Elon Musk admitiu o óbvio: a maior ameaça para Optimus virá da China
Elon Musk raramente reconhece a superioridade de alguém, mas quando se trata da encarnação física da IA, seu tom se torna inesperadamente sóbrio. No último…
Processado por IA de 36Kr (36氪); editado por Hamidun News
Elon Musk raramente reconhece a superioridade de alguém, mas quando se trata da encarnação física da IA, seu tom se torna inesperadamente sóbrio. No último relatório financeiro da Tesla, ele afirmou diretamente que não vê concorrentes sérios no desenvolvimento de robôs humanoides fora de um país específico. Hoje, a China possui um poder de manufatura tão grande que até mesmo o ambicioso projeto Optimus está começando a sentir o fôlego dos perseguidores em suas costas.
Isto não é simplesmente um elogio perfunctório aos parceiros orientais, mas uma constatação de fato: enquanto o Vale do Silício constrói modelos, Pequim constrói fábricas. A intriga aqui não é apenas sobre o "hardware", mas também sobre quem o controlará. Musk finalmente encontrou um uso para seu obstinado chatbot Grok.

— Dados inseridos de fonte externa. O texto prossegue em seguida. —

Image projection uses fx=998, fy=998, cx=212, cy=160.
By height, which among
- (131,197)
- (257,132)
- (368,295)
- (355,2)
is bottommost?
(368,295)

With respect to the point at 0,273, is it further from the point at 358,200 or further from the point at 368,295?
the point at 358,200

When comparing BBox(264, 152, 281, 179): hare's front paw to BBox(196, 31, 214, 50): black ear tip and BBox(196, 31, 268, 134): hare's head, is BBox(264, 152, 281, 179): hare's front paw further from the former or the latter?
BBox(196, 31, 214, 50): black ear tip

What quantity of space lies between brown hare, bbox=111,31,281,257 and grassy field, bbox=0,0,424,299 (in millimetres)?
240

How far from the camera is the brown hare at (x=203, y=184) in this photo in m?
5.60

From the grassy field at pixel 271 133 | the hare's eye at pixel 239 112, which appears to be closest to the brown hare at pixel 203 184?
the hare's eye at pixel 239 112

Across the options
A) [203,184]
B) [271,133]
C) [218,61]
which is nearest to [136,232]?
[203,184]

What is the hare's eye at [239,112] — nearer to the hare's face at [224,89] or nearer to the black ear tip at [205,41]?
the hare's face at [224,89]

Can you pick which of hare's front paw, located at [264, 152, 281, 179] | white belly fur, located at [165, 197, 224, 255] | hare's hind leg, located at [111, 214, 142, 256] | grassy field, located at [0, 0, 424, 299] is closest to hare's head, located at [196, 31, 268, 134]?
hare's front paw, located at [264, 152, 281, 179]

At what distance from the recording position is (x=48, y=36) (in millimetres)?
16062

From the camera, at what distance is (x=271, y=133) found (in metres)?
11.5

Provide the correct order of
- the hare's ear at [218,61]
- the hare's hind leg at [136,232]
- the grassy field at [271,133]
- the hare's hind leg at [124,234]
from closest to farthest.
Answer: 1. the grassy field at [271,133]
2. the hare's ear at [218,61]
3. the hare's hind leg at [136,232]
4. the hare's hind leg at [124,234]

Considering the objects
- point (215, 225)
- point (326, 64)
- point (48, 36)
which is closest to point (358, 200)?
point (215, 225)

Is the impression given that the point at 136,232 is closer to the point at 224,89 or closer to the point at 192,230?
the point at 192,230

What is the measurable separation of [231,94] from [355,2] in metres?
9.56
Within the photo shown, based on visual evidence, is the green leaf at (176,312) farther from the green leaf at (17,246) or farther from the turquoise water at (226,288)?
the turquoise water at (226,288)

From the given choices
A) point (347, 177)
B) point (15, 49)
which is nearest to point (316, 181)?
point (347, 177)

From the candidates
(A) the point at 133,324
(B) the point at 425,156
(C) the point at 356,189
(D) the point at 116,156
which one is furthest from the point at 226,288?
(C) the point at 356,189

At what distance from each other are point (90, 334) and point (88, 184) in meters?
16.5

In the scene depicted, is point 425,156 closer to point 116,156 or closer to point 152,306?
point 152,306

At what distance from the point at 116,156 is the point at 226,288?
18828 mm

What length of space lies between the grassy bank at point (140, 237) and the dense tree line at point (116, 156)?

Agora não é meramente uma IA com senso de humor questionável para a rede social X, mas um "maestro" em potencial de todo o ecossistema Tesla. O plano de Musk parece ambicioso: Grok deve coordenar a operação de enormes frotas de robôs Optimus enquanto simultaneamente gerencia frotas de veículos autônomos. Essencialmente, a xAI está criando um sistema operacional para a realidade, onde a IA controla a matéria tão facilmente quanto o texto.
Mas há um porém: é necessário ter chips, e Musk afirma diretamente que sem aceleradores de IA, o Optimus permanecerá um manequim inútil. Por que exatamente a China causa tanta preocupação a Musk? A resposta está nas cadeias de suprimentos.
Já vimos isso em veículos elétricos: quando as empresas ocidentais apenas projetavam protótipos, as fábricas chinesas já estavam fabricando baterias aos milhões. A situação se repete na robótica. Criar um humanoide requer milhares de atuadores de precisão, sensores e servomotores.
A indústria chinesa pode dimensionar a produção desses componentes em uma velocidade e preço inacessíveis a qualquer startup de Austin ou San Francisco. Musk entende que se Tesla não acelerar o ritmo, o Optimus pode perder a batalha pelo mercado de massa até mesmo antes de seu lançamento oficial. É interessante observar como o posicionamento da Tesla está mudando.
A empresa está cada vez mais se afastando da imagem de fabricante de automóveis e se transformando em um gigante de IA com ênfase em robótica. Musk está apostando tudo, ligando o sucesso de seus empreendimentos em um único nó: chips da NVIDIA (ou desenvolvimentos internos), inteligência da xAI e uma estrutura física da Tesla. Isto é integração vertical em esteroides.
Contudo, a China está jogando o mesmo jogo, e em seu próprio campo, onde o custo dos erros é menor e o acesso aos recursos é maior. Para nós, isto significa apenas uma coisa: nos próximos anos, veremos uma corrida armamentista, onde em vez de foguetes, a agilidade dos dedos de metal e a velocidade do processamento de dados visuais competirão. Todo esse balé futurístico depende de um problema mundano—a escassez de semicondutores.
Musk enfatizou que chips de IA são um fator crítico. Se os EUA continuarem apertando as restrições sobre exportações de tecnologia, e a China encontrar uma maneira de produzir análogos domesticamente, o equilíbrio de poder pode mudar de forma dramática. Por enquanto, Tesla mantém sua liderança através de software, mas em um mundo de átomos e não bits, aquele que conseguir produzir um milhão de unidades de produto por mês sem perder qualidade prevalece.
Musk sabe disso, e suas palavras sobre o "novo nível" da robótica chinesa são um sinal de alerta para todos os gigantes de tecnologia ocidentais. A questão-chave: O Grok será o "cérebro" que salvará o Optimus da expansão chinesa, ou a máquina de manufatura de Pequim simplesmente esmagará a Tesla pela pura quantidade?